Outline listing
___
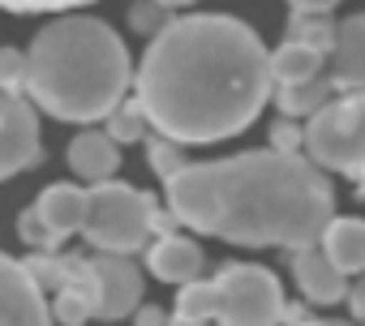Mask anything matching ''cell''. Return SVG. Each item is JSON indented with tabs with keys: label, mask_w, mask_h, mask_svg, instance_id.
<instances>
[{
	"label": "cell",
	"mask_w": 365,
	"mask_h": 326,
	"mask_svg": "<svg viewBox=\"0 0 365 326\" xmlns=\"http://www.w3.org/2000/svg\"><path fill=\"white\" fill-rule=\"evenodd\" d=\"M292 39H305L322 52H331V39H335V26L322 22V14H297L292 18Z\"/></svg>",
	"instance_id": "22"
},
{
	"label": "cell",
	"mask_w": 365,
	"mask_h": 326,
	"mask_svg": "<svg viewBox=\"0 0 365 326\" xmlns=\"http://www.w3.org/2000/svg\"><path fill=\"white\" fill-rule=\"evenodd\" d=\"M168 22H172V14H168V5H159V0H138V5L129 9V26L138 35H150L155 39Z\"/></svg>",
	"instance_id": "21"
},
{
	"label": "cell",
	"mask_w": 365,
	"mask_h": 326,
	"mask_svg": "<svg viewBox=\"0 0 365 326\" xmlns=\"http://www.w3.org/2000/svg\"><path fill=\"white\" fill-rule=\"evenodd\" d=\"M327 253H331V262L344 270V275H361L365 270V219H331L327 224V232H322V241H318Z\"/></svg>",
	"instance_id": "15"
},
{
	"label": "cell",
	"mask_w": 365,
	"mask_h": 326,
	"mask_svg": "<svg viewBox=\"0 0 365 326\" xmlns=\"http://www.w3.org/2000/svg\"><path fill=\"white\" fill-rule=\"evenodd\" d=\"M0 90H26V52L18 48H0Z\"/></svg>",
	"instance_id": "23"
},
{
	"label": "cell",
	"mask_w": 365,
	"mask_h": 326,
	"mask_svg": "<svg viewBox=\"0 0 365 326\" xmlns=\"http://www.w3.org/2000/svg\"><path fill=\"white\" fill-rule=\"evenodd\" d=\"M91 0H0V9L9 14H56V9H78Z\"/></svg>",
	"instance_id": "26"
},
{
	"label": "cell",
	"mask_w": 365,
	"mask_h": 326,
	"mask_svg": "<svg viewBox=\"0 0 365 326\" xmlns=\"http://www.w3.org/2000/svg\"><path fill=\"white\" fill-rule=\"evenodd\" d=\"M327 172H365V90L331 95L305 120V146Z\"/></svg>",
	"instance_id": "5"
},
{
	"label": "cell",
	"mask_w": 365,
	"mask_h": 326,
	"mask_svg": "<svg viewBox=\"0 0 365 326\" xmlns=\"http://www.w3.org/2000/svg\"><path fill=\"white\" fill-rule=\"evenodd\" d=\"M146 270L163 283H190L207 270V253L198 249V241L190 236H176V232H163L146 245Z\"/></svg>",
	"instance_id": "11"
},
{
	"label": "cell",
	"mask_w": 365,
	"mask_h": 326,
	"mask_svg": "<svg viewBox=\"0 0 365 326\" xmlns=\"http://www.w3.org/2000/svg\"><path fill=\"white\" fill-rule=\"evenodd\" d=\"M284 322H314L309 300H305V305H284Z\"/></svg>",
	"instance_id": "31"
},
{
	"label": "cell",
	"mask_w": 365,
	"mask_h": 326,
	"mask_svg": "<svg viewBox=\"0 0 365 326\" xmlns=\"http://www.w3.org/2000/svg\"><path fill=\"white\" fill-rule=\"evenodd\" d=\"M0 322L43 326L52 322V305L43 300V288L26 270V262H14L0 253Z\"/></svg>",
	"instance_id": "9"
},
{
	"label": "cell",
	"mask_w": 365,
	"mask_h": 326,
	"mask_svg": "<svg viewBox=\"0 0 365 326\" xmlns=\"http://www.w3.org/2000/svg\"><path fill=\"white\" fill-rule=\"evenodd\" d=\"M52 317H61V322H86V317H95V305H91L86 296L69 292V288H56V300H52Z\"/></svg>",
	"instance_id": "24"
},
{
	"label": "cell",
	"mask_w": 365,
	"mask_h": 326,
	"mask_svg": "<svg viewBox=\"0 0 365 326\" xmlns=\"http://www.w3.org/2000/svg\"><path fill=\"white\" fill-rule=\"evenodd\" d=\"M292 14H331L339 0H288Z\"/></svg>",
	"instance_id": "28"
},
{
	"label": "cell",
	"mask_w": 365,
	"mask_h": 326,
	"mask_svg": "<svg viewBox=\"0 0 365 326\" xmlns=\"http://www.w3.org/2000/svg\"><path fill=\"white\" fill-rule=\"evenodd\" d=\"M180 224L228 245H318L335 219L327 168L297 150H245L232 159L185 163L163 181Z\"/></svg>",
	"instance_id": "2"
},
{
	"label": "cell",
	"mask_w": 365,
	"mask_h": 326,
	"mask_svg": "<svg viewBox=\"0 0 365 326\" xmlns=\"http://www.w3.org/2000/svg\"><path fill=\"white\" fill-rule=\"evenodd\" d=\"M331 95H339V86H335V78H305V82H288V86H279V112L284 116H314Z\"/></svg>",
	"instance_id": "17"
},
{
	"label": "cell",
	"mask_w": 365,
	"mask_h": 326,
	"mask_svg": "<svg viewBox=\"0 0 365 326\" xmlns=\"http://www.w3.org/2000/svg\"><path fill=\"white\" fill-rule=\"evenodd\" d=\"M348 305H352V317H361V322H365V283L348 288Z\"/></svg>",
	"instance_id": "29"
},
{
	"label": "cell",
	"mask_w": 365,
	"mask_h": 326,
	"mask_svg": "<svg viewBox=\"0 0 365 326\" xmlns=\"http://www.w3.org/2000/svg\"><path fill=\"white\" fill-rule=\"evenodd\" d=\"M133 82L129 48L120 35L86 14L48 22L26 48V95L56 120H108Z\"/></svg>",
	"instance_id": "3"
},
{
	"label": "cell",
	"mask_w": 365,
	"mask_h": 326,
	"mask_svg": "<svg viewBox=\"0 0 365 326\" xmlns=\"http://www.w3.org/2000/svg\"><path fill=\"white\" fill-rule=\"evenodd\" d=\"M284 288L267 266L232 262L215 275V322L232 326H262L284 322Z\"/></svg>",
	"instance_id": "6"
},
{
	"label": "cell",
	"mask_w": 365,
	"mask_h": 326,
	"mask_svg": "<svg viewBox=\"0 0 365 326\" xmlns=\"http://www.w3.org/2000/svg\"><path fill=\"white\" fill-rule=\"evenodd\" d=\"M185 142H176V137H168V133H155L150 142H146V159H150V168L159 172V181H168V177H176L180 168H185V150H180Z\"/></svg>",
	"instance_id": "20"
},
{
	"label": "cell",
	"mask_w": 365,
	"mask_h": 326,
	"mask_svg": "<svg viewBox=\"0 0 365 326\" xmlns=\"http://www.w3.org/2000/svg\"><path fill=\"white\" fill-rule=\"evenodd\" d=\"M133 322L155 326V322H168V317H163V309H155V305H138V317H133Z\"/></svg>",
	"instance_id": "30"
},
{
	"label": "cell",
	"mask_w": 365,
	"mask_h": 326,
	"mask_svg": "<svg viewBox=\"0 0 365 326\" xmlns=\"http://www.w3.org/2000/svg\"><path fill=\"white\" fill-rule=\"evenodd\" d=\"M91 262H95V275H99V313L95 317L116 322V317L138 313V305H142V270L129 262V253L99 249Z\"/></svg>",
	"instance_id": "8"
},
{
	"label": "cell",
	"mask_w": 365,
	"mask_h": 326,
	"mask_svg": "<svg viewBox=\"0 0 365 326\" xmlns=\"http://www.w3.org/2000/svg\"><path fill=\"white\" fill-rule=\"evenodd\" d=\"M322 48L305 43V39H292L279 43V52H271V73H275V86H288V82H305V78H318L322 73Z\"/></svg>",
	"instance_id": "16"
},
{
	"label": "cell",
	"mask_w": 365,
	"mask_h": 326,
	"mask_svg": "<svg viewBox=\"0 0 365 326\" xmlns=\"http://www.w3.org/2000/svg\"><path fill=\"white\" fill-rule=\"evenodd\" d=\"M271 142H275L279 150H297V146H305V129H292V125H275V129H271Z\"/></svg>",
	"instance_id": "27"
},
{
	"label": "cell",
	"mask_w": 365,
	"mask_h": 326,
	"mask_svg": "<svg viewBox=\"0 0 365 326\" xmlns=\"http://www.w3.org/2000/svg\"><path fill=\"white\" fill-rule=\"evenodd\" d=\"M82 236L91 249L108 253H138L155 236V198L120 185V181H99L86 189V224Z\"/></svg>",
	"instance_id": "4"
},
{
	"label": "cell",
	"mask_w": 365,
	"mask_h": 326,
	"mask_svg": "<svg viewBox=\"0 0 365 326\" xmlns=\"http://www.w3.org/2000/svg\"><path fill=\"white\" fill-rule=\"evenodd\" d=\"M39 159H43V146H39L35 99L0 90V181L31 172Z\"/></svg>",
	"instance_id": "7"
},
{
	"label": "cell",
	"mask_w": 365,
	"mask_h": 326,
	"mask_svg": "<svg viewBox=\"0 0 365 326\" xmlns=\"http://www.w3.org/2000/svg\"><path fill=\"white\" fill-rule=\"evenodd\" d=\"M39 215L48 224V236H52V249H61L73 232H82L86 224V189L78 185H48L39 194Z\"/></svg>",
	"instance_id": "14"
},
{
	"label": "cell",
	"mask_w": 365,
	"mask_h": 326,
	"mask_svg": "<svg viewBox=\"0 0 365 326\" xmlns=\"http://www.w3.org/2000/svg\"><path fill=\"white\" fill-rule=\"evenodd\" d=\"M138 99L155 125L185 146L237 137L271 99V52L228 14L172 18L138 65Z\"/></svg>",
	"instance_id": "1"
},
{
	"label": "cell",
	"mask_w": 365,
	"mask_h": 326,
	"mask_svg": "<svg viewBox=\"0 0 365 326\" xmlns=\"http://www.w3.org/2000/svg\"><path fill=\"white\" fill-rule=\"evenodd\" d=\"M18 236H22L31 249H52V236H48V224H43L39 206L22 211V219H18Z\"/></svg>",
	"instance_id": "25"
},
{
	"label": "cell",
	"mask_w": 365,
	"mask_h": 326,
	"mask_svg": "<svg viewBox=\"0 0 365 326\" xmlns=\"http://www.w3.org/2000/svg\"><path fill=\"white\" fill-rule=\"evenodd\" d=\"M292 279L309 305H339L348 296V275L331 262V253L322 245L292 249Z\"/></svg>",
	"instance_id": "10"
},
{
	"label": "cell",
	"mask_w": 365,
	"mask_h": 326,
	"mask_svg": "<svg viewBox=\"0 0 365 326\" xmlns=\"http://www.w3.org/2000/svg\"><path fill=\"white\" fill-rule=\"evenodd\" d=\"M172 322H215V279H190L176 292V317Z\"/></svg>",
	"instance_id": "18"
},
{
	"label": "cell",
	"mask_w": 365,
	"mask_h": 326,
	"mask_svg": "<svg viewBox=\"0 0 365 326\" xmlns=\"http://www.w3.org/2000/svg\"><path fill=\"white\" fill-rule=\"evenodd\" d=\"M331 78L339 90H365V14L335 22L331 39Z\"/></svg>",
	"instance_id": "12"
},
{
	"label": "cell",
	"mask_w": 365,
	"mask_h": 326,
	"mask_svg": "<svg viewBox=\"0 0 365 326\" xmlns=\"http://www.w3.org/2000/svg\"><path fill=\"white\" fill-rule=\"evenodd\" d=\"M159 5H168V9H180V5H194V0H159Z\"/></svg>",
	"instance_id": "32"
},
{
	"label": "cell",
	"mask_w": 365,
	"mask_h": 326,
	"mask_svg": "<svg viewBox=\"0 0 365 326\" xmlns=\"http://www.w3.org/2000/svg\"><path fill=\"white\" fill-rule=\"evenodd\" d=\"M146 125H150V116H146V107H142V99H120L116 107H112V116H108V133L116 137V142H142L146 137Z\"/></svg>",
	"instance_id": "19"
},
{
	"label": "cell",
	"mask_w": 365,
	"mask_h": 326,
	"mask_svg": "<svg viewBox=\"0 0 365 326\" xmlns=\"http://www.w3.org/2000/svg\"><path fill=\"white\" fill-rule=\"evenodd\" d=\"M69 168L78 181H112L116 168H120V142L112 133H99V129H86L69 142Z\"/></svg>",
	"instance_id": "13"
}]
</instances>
___
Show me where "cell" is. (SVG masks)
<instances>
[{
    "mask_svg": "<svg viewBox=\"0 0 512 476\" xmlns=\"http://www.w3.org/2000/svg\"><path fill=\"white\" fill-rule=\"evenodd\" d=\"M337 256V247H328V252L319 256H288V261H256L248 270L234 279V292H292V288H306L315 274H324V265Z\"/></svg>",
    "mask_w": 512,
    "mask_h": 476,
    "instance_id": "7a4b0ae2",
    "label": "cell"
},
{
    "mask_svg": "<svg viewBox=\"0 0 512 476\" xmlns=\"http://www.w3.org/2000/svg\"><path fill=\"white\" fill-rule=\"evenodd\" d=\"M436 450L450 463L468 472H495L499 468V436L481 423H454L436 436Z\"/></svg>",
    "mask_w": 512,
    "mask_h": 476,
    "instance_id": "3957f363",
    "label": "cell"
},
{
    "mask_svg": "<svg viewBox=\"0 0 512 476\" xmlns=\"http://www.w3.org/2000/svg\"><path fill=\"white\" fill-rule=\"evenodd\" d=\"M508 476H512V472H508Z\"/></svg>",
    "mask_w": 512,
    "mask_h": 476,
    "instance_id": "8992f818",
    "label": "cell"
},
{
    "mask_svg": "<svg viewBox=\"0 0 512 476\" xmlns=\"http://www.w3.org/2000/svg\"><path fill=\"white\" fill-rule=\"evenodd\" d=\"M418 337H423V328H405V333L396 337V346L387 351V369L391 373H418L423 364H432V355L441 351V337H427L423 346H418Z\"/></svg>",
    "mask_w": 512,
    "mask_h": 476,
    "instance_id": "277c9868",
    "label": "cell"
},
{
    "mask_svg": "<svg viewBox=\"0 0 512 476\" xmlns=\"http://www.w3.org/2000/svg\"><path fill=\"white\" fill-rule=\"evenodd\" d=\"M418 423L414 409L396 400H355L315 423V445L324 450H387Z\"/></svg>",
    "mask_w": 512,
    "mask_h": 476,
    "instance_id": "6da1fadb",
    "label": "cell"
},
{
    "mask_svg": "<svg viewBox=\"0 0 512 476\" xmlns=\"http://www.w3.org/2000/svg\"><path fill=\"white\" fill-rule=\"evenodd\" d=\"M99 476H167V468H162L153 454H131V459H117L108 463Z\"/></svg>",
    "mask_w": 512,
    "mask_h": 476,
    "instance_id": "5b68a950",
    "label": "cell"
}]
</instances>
___
[What you will do] Copy out everything in the listing above from the line containing "Show me where" down to the line containing "256V247H328V252L319 256H288V261H256L248 270L234", keeping both of those lines.

[Expected answer]
Show me where "cell" is. (SVG masks)
<instances>
[{
    "mask_svg": "<svg viewBox=\"0 0 512 476\" xmlns=\"http://www.w3.org/2000/svg\"><path fill=\"white\" fill-rule=\"evenodd\" d=\"M337 256V247H328V252L319 256H288V261H256L248 270L234 279V292H292V288H306L315 274H324V265Z\"/></svg>",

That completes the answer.